An online exam is attempted by 50 candidates out of which 20 are boys. The average marks obtained by boys is 12 with a variance 2. The variance of marks obtained by 30 girls is also 2. The average marks of all 50 candidates is 15. If \(\mu\) is the average marks of girls and \(\sigma^2\) is the variance of marks of 50 candidates, then \(\mu + \sigma^2\) is equal to _________.

Hint:

The combined variance formula is essential for this type of problem. Remember that it's not a simple weighted average of the individual variances. It includes terms (\(d^2\)) that account for the spread between the means of the subgroups and the overall combined mean.

Answer 1

Correct Answer: 25

Step 1: Calculate \(\mu\), the average marks of girls.
Let \(n_B=20\) be the number of boys and \(n_G=30\) be the number of girls. Let \(\bar{x}_B=12\) be the boys' average and \(\bar{x}_G=\mu\) be the girls' average. The combined average \(\bar{x}_C=15\). Using the formula for combined mean: \[ \bar{x}_C = \frac{n_B \bar{x}_B + n_G \bar{x}_G}{n_B + n_G} \] \[ 15 = \frac{20(12) + 30(\mu)}{20 + 30} \] \[ 15 = \frac{240 + 30\mu}{50} \] \[ 750 = 240 + 30\mu \] \[ 510 = 30\mu \implies \mu = 17 \] Step 2: Calculate \(\sigma^2\), the combined variance.
The formula for the combined variance of two groups is: \[ \sigma^2 = \frac{n_B(\sigma_B^2 + d_B^2) + n_G(\sigma_G^2 + d_G^2)}{n_B+n_G} \] where \(\sigma_B^2=2\) and \(\sigma_G^2=2\) are the variances of the groups, and \(d_B, d_G\) are the deviations of the group means from the combined mean. - \(d_B = \bar{x}_B - \bar{x}_C = 12 - 15 = -3\), so \(d_B^2 = 9\). - \(d_G = \bar{x}_G - \bar{x}_C = \mu - 15 = 17 - 15 = 2\), so \(d_G^2 = 4\).
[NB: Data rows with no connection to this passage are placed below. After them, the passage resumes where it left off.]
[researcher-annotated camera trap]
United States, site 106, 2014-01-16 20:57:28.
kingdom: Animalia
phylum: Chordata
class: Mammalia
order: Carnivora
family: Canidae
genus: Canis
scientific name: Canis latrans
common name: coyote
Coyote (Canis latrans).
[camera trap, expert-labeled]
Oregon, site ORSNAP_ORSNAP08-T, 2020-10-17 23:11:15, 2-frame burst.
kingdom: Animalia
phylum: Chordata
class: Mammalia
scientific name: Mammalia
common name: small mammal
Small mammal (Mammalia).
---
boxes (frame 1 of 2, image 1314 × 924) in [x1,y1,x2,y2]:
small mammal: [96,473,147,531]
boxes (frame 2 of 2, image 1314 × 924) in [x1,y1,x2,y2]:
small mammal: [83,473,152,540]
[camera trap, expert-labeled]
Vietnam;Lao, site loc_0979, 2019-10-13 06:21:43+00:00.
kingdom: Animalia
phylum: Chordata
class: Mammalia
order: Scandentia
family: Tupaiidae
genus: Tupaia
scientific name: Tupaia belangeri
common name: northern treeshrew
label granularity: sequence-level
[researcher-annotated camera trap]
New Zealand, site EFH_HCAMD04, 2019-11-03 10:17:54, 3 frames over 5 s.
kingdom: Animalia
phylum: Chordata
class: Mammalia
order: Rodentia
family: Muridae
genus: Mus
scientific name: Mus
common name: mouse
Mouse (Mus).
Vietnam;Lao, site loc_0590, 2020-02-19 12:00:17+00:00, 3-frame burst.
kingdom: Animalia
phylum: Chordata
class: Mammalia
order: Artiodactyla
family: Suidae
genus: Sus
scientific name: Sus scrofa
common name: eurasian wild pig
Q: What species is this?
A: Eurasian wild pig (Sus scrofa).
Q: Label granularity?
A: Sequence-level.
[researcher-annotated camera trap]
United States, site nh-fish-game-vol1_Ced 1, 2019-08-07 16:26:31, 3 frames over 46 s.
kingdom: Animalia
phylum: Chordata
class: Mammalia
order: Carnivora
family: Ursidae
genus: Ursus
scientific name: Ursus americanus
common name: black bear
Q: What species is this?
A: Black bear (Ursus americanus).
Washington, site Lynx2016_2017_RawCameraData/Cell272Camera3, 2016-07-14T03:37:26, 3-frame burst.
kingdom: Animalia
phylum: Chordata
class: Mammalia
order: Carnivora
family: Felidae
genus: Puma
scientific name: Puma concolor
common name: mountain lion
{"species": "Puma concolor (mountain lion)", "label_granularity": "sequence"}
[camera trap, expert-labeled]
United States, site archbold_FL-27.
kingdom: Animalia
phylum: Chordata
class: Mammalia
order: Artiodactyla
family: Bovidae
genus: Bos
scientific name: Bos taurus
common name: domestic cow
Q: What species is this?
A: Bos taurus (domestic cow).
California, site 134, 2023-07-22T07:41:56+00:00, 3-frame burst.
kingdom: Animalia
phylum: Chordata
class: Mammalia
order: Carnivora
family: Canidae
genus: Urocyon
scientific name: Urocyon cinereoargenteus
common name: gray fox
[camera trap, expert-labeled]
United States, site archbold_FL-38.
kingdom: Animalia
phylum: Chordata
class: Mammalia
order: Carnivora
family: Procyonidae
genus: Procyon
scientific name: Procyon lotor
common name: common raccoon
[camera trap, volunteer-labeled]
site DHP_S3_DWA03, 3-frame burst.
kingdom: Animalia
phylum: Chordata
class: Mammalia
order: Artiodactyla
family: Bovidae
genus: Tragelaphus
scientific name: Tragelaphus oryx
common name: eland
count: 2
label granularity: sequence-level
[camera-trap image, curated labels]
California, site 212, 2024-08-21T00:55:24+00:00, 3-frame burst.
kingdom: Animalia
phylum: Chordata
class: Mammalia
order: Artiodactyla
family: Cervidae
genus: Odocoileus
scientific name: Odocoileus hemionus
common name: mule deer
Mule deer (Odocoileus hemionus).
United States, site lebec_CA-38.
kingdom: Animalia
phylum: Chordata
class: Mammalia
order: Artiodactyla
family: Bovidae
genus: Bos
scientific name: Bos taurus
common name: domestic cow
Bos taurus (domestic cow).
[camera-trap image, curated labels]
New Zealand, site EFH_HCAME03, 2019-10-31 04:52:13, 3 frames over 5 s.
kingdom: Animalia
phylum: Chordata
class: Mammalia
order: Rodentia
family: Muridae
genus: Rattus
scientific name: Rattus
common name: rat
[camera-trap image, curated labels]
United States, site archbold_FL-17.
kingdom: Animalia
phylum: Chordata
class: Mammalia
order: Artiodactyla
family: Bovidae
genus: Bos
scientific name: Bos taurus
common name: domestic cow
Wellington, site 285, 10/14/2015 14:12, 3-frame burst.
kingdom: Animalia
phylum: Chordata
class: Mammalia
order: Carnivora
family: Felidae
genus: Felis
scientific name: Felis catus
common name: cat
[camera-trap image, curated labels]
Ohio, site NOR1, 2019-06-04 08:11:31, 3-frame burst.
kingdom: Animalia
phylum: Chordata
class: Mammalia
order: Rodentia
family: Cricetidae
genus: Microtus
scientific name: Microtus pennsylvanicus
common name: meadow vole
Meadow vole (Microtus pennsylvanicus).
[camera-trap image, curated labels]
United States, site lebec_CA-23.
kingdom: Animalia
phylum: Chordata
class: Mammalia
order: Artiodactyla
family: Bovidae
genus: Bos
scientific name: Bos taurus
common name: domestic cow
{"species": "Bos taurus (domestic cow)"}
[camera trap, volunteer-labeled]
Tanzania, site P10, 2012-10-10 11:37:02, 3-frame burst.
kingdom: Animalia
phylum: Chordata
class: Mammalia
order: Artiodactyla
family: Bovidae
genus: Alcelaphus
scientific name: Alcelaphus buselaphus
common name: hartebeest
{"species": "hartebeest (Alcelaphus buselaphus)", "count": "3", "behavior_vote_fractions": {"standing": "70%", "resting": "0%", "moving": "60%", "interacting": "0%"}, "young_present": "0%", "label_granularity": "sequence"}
Now substitute all the values into the formula: \[ \sigma^2 = \frac{20(2 + 9) + 30(2 + 4)}{50} \] \[ \sigma^2 = \frac{20(11) + 30(6)}{50} \] \[ \sigma^2 = \frac{220 + 180}{50} = \frac{400}{50} = 8 \] Step 3: Calculate the final value \(\mu + \sigma^2\).
\[ \mu + \sigma^2 = 17 + 8 = 25 \]